(Records supplied)
══════════════════════════════

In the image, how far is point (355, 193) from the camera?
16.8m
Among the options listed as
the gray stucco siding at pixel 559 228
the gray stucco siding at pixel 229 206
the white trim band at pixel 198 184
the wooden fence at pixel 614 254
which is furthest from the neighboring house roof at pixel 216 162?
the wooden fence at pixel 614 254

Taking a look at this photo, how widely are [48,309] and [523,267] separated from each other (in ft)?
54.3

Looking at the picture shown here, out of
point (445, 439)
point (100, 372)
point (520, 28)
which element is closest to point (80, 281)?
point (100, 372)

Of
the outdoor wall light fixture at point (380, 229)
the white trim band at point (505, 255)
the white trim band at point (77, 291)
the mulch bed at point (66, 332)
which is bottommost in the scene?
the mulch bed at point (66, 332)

══════════════════════════════

(Do this) Rewrite the lines above with "beige stucco siding" substituted for "gray stucco siding" and everything else unchanged.

(Written solution)
In the image, how far is point (355, 193) from the camera?
16.8m
Among the options listed as
the beige stucco siding at pixel 559 228
the beige stucco siding at pixel 229 206
the white trim band at pixel 198 184
the wooden fence at pixel 614 254
which is furthest from the neighboring house roof at pixel 216 162?
the wooden fence at pixel 614 254

Taking a look at this photo, how widely are [48,309] and [523,267] separated from each other (in ft)?
54.3

Looking at the picture shown here, out of
point (445, 439)
point (100, 372)
point (520, 28)
which element is closest to point (80, 281)?
point (100, 372)

Of
the outdoor wall light fixture at point (380, 229)
the white trim band at point (505, 255)
the white trim band at point (77, 291)
the mulch bed at point (66, 332)
which is bottommost in the scene?
the mulch bed at point (66, 332)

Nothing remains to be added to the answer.